[FRIAM] Goal and Function (in the context of Evolution)

Eric Charles eric.phillip.charles at gmail.com
Mon Mar 15 22:44:31 EDT 2021


>
> EricC, What again is the connection between goal orientation and function
> in the evolutionary theory literature? All I can remember, from this
> summer when we were discussing it, is that it was a way to distinguish
> those things selected-for from the spandrels.
>

Great connection!

The evolutionary *function *of a behavior or body structure is the reason
it has been selected for. (<Gould kicks in the door> "If it *has *been
selected for!" <me> "Yes, yes, we are covering that on the other thread
just fine.") So, for example, it may be that getting access to protein and
calcium is important for being a successful Irish Elk, and evolution favors
both males who get lots of protein and female who select males who get lots
of protein.

But what do female Irish Elk know about protein consumption? Answer:
Nothing. Despite millions of years of evolutionary pressure, neither gender
of Irish Elk has even a rudimentary grasp of amino-acid chemistry. So,
evolution needs something else to latch onto. Something detectable. It
turns out that antlers are made of mostly excess protein. So if you are
good at making big antlers, you are *de facto* good at getting excess
protein.

As a result of that, you have female Irish Elk walking around with the *goal
*of nabbing the male Irish Elk with the biggest antlers. And "goal" is used
there in the psychological sense - the female will seek out the male with
the largest Antlers around, varying behavior as necessary to achieve that
end.

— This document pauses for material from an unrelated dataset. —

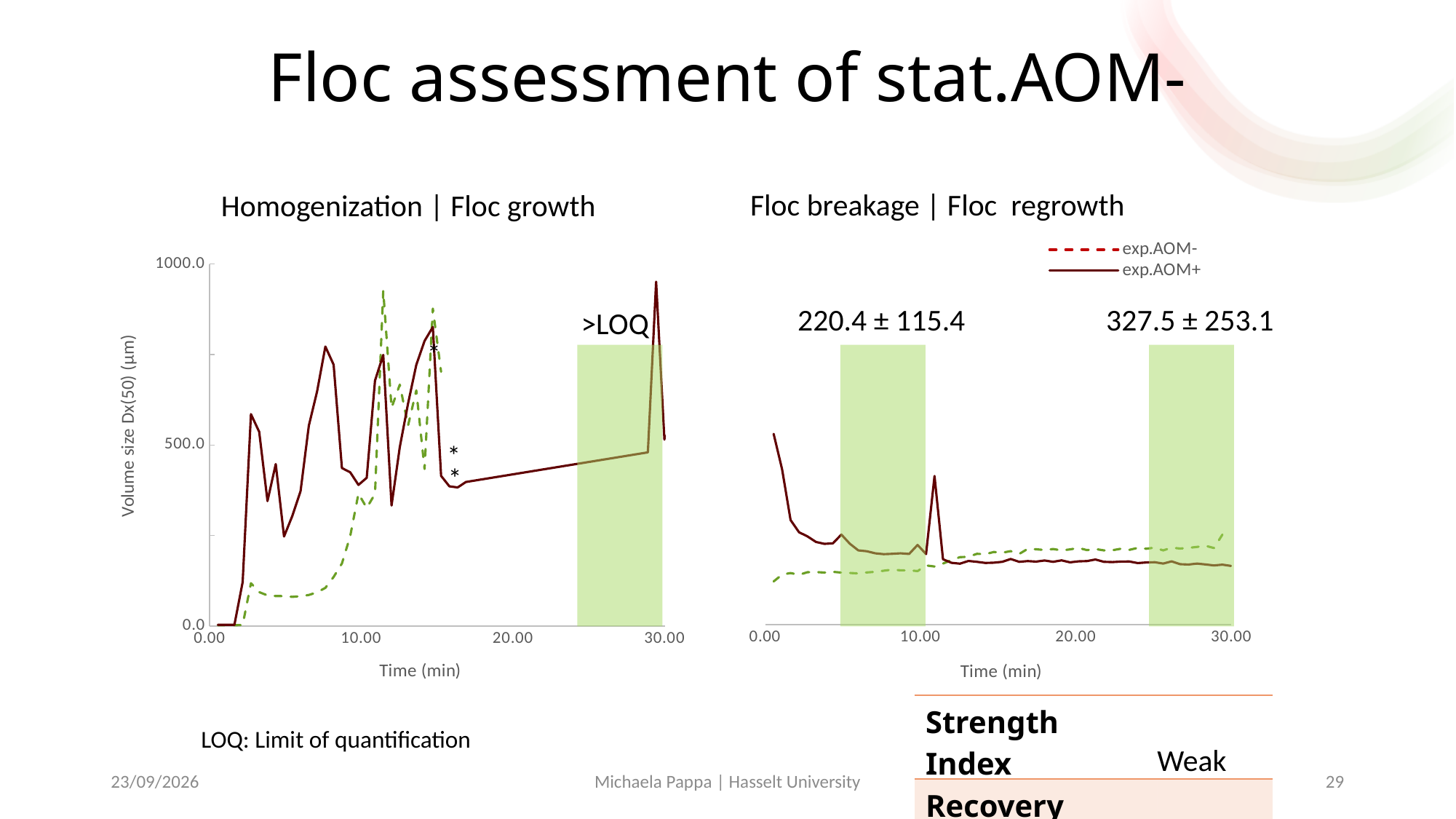
In the left chart 'Homogenization | Floc growth', is the value of the dashed line at 5.00 min greater or less than 500.0? less In the left chart 'Homogenization | Floc growth', does the dashed line rise or fall between 5.00 and 10.00 min? rise In the right chart 'Floc breakage | Floc regrowth', what value is annotated above the first shaded region? 220.4 ± 115.4 What kind of chart is the left chart titled 'Homogenization | Floc growth'? line chart In the right chart 'Floc breakage | Floc regrowth', what value is annotated above the second shaded region? 327.5 ± 253.1 In the right chart 'Floc breakage | Floc regrowth', how many series does the legend list? 2 In the right chart 'Floc breakage | Floc regrowth', which series is drawn with a dashed line according to the legend? exp.AOM- What kind of chart is the right chart titled 'Floc breakage | Floc regrowth'? line chart What is the y-axis title of the left chart 'Homogenization | Floc growth'? Volume size Dx(50) (µm) In the right chart 'Floc breakage | Floc regrowth', does the exp.AOM+ line rise or fall between 0.00 and 5.00 min? fall In the left chart 'Homogenization | Floc growth', is the value of the solid line at 20.00 min greater or less than 500.0? less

That the female's behavior is directed at getting to the male with the
largest antlers is an experimentally verifiable (or refutable) aspect of
her behavioral design. No dualism here, just an objective description of
how the female's behavior varies across circumstances to keep her headed
towards a particular end point.

We can do experiments where we artificially enhance the antlers of males
who are (apparently) sub par at protein collection, and thereby show that
females are responding to antler size, not protein collection ability
itself. And, by deduction, any male that evolved a way to grow huge antlers
on less protein would be able to exploit that *goal*, without fulfilling
the *function*.

Many perennial confusions in efforts at creating an evolutionary psychology
come from not distinguishing those two concepts cleanly. It would be a
significant mischaracterization of the situation to say "The female is *trying
*to get the male who is best at getting protein." The female is *trying *to
get the male with the biggest antlers. We have females who are
currently *trying
*to do that, because in the past, such a preference has *functioned *to
produce young elk who were, on average, better at getting protein than the
competition. You can't talk coherently about evolution or about psychology
without keeping those things separate.

P.S. Those of you who are fans of recently-extinct mega fauna know I
shouldn't be talking about Irish Elk in the present tense, and that none of
the experiments above have been done in that species... though similar
experiments have been performed in countless others. I'm not sure why Irish
Elk popped into my mind, but that's what I had to work with. That species
went extinct a few thousand years ago, and had the largest antlers of any
deer species ever, coming in at around 90 pounds (40 kg). There is much
speculation that the ridiculous antler size was due to sexual selection run
amuck, and that overgrown antlers contributed to the species extinction by
making it hard to avoid predators (including humans).